::: DOCUMENT SOURCE

Nous sommes à la Maison des Métallos à Belleville pour un concert organisé par une association du quartier. Rendez-vous pris avec Nyato, un artiste complet et ouvert qui nous parle de son album en préparation et de sa vision du rap.

– Bonsoir, peux-tu te présenter ?
Moi c’est Nyato, rappeur du 94 ; mais surtout beatmaker/compositeur. Mon premier clip est sorti il y a plus d’un an, il s’appelle « Lève le Poing » et le dernier, le troisième, s’appelle « Barroudeur du Ghetto ».J’ai un album en préparation.

– Tu as souvent collaboré avec Kennedy, G Flow et Gas du collectif « Diez 31 Diez ». En fais-tu parti aussi ?
Non, je n’en fais pas parti, mais je considère que c’est la famille. C’est des gars avec qui j’ai grandi, mais j’ai décidé d’avoir une vision omnisciente de mon travail. Je veux tout gérer de A à Z. J’ai donc fait le choix d’être seul ; j’écris, je rap et je compose !

– Ton projet va sortir en indé ?
Là c’est parti pour être en indé. Mais il ne faut pas se leurrer, il y aura un problème de moyens qui va se poser, donc si j’ai le soutien d’une structure, pourquoi pas.

– Pour quand est prévu ton projet ?
Je me fixe un an. Sachant que j’ai composé tous les morceaux, il me reste l’écriture. Je compte aussi sur la participation de plusieurs personnes, donc ça ne va pas être facile à gérer.

– Les morceaux clippés  seront-ils sur le projet ? Ou est-ce que c’était juste pour le buzz ?
Faire le buzz dès le premier clip, c’est pas évident, surtout quand on n’a pas accès à certaines plates formes. Avant tout, je veux déjà me faire connaître, qu’il y ait une certaine visibilité. Tant qu’il y aura de la qualité, tant que je serais productif, le buzz arrivera. Je pense que les morceaux seront sur l’album mais peut être qu’entre temps je serais passé à autre chose, je serais dans un autre état d’esprit…En tout cas, ils ne seront pas mis en avant, mis à part « Barroudeur du Ghetto » pour lequel j’ai une affection particulière.

– Qu’est ce que tu penses de l’évolution du rap depuis Yo ! MTV Raps jusqu’au style du rap d’Atlanta ?
Il faut en tenir compte. Maintenant se pose la question du décalage de générations, décalage de point de vue ; c’est malheureux mais je pense que le hip hop a pris une drôle de tournure.
Depuis que je suis dedans, le hip hop a toujours évolué. De 91 à 93 il s’est passé des choses, puis de 93 à 97, de 97 à 2001… ; il y a toujours eu une évolution, mais cette tendance un peu electro commence à dénaturer le hip hop. Il y a un truc en moins. Il faut aussi faire avec, mais c’est dur ; nous on s’est construit avec « Mobb Deep », « EPMD », « Souls Of Mischief », « Big Daddy Kane »…

– Dans un de tes morceaux, il y a un artiste qui fait un solo de guitare ; est ce que tu as été aussi influencé par le rock ?

::::::
::: DONNÉES BRUTES

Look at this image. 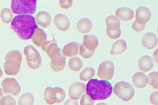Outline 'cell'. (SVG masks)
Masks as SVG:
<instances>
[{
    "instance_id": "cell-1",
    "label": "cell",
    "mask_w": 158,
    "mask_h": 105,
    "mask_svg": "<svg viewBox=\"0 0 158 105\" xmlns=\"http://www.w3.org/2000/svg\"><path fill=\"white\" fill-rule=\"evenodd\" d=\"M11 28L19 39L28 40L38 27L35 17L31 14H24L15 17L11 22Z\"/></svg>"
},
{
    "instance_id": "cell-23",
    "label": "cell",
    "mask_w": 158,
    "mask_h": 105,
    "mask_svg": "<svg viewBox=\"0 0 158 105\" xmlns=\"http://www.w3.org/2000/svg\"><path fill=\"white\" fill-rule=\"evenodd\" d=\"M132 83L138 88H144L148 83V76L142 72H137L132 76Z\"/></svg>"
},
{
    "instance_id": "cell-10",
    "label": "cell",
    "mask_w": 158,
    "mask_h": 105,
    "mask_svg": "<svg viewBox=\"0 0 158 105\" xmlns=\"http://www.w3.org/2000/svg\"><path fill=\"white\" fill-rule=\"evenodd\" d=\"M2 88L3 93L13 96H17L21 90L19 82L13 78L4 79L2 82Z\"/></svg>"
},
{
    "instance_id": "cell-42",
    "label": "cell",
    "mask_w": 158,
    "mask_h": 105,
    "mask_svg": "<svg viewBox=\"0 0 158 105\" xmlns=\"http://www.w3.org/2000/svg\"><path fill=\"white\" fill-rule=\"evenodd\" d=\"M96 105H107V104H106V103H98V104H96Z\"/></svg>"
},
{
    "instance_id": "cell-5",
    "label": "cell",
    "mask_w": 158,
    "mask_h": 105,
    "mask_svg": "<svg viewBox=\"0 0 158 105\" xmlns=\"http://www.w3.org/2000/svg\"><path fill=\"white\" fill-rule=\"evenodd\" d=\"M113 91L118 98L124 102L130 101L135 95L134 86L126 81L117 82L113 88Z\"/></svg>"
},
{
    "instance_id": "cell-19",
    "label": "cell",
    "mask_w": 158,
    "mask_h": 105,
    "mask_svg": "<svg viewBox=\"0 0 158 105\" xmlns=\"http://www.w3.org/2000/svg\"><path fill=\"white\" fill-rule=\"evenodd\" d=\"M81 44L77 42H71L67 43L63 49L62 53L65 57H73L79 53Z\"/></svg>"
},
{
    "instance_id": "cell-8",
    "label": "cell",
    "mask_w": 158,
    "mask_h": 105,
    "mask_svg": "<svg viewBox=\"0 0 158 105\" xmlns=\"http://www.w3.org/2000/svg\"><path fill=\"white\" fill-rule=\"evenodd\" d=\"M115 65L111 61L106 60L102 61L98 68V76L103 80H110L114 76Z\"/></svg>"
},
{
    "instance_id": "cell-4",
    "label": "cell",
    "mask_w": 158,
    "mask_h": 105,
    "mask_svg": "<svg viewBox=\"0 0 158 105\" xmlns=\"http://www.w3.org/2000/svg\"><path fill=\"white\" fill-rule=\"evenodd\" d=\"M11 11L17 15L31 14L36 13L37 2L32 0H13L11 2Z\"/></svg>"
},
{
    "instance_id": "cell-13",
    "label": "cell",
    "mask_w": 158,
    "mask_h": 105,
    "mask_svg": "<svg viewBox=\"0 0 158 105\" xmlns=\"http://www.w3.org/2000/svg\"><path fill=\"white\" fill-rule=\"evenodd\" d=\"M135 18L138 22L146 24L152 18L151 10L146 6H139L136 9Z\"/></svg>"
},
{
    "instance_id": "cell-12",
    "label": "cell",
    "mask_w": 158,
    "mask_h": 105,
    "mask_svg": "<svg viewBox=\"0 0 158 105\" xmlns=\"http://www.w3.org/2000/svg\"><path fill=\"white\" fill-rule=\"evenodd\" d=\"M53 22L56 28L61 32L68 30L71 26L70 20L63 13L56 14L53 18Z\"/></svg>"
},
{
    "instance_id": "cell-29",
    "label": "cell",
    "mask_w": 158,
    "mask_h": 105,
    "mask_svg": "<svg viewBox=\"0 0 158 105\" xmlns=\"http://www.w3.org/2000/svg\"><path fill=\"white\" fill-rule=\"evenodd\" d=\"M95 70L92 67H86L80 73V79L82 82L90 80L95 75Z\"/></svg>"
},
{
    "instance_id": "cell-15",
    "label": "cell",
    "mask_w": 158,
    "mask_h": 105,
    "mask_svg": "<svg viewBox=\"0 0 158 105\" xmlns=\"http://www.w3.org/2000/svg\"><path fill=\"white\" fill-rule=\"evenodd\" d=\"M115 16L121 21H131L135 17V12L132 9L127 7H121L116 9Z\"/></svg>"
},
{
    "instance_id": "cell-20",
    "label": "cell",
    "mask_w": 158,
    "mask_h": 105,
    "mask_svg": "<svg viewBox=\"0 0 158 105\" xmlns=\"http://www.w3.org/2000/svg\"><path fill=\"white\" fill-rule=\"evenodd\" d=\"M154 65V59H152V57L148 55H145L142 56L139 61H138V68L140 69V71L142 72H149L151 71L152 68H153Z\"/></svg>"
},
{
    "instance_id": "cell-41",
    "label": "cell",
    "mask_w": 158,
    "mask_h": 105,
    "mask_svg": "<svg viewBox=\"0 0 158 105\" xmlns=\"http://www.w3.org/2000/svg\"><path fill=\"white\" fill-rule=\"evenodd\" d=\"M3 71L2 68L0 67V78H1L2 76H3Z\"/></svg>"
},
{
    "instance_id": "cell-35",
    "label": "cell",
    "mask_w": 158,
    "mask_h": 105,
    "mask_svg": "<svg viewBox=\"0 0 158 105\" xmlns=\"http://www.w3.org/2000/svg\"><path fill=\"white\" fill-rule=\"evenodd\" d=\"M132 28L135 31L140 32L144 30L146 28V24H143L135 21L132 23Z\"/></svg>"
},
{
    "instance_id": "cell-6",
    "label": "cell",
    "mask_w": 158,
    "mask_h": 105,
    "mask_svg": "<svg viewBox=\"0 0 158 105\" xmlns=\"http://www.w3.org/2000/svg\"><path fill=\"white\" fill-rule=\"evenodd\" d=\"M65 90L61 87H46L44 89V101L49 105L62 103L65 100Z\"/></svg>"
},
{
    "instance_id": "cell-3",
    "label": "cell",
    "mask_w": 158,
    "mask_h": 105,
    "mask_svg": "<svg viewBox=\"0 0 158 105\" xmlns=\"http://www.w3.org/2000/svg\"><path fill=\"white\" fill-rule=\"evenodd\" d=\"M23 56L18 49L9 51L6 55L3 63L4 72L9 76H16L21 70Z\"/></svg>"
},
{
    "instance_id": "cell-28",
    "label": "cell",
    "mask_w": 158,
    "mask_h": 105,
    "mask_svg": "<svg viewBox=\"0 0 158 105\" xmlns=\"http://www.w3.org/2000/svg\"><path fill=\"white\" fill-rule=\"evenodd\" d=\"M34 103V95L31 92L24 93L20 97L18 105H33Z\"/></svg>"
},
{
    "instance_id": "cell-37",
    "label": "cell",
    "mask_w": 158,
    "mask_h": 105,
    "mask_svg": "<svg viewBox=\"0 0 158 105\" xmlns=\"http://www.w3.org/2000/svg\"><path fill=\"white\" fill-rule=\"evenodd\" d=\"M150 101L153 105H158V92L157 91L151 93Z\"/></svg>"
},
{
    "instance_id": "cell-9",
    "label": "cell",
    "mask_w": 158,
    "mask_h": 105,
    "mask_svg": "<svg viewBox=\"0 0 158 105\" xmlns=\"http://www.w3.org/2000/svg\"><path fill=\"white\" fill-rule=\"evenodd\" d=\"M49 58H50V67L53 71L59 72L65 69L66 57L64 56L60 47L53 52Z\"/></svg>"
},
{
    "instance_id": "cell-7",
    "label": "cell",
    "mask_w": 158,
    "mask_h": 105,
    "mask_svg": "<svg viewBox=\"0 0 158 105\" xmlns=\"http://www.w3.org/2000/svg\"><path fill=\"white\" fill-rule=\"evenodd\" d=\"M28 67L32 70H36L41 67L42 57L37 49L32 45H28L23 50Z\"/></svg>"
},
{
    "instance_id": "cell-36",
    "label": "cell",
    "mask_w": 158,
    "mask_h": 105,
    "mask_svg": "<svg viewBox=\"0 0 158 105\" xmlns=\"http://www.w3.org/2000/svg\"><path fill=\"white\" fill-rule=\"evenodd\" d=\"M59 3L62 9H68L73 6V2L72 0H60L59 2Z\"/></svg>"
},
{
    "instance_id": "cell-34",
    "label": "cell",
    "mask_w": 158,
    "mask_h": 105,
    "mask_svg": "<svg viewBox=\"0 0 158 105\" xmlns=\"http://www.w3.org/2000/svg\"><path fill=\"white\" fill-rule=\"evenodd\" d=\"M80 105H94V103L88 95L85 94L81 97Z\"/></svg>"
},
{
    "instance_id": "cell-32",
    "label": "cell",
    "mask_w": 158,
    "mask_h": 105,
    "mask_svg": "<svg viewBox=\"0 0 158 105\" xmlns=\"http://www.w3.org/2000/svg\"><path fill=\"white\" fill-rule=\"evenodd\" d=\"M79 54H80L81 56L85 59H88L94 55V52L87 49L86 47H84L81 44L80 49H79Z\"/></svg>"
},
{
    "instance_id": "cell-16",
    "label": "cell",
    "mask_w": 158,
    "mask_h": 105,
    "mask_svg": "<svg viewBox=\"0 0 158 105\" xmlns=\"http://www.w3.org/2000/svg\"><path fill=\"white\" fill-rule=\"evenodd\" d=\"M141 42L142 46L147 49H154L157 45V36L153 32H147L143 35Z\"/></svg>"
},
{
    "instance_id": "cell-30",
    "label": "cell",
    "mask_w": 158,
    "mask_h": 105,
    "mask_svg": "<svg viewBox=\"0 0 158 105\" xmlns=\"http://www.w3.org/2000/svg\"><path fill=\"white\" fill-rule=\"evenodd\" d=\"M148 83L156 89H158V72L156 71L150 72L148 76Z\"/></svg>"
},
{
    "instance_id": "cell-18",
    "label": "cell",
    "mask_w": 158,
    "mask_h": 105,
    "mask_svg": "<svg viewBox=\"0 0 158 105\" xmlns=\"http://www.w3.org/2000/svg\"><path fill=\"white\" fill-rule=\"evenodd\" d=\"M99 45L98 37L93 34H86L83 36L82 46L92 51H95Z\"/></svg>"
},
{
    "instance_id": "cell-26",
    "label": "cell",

::::::

- _CONSIGNE 1_:
Répondez à ces questions d'après l'entretien avec Nyato :
(a) Dans quel lieu se déroule la rencontre ?
(b) Quel est le titre du premier clip de Nyato ?
(c) Quel délai Nyato se fixe-t-il pour son projet ?
- _CONSIGNE 2_:
Pour chaque affirmation, indiquez si elle concorde avec l'entretien avec Nyato, par oui ou non, en citant les mots décisifs :
(a) Nyato fait partie du collectif « Diez 31 Diez ».
(b) Nyato a déjà composé tous les morceaux de son projet.
(c) Nyato juge que la tendance electro enrichit le hip hop.
- _CONSIGNE 3_: Rédigez la suite de l'entretien avec Nyato, en commençant par sa réponse à la dernière question posée.
Les lignes n'ont aucun rôle dans cet exercice.

- _RÉSULTAT ATTENDU 1_:
(a) À la Maison des Métallos à Belleville.
(b) « Lève le Poing ».
(c) Un an.

- _RÉSULTAT ATTENDU 2_:
(a) Non : « Non, je n’en fais pas parti ».
(b) Oui : « Sachant que j’ai composé tous les morceaux, il me reste l’écriture. »
(c) Non : « cette tendance un peu electro commence à dénaturer le hip hop ».

- _RÉSULTAT ATTENDU 3_:
Bien sur, je suis grave influencé par le rock ; d’ailleurs dans mon projet, il y aura des morceaux qui sonneront clairement hip hop/rock, avec guitare électrique…
Avant d’être tombé dans le hip hop, mes seules références musicales étaient pop, comme « Téléphone ». A l’époque il n’y avait pas de rap ; donc le rock fait parti de mon univers musical. Même si j’écoute beaucoup de rap, il n’y a jamais de mal à écouter un bon gros morceau de rock !
Et puis en tant que beatmaker, en tant qu’artiste, je dois m’ouvrir. C’est nécessaire ! Ça enrichit ma manière de composer et de voir les choses.

– Comment s’est passé la collaboration avec ce guitariste?
J’étais au boulot et un collègue me dit qu’il connaît quelqu’un qui fait du son, mais rien à voir avec ce que je fais. Je lui dis qu’il n’y a pas de soucis pour le rencontrer car ça peut justement apporter un truc particulier. Je lui ai donc fait écouter mes morceaux, il a kiffé. Puis il m’a fait écouter les siens et j’ai kiffé aussi. Quand j’ai mis le morceau « Barroudeur du Ghetto », il a pris sa guitare. Je me suis dis : Oula qu’est ce qu’il me fait ?! Il va bousiller mon morceau ! Là il se lâche et à la fin j’étais sur les rotules ! Quand il faisait son solo, j’en pouvais plus !
Voilà comment on a collaboré. Si demain on me présente un violoniste, un accordéoniste…je dis, viens ! Si on peut faire un truc qui tue…
J’ai envoyé le clip à des contacts à New York ; ils ont kiffé. Je croyais qu’ils allaient me parler de la prod, mais ils m’ont parlé du solo de guitare !…

– Dans tes clips, il y a pas mal de chorégraphie. D’ou vient cet intérêt pour la danse ? Cherches-tu à faire le lien entre les différentes disciplines du hip hop ?
La danse; ce n’est pas un hasard. Je suis quelqu’un de HIP HOP ! Avec tout ce qui va avec : l’état d’esprit contestataire, la danse et le graff, que l’on voit aussi dans mes clips.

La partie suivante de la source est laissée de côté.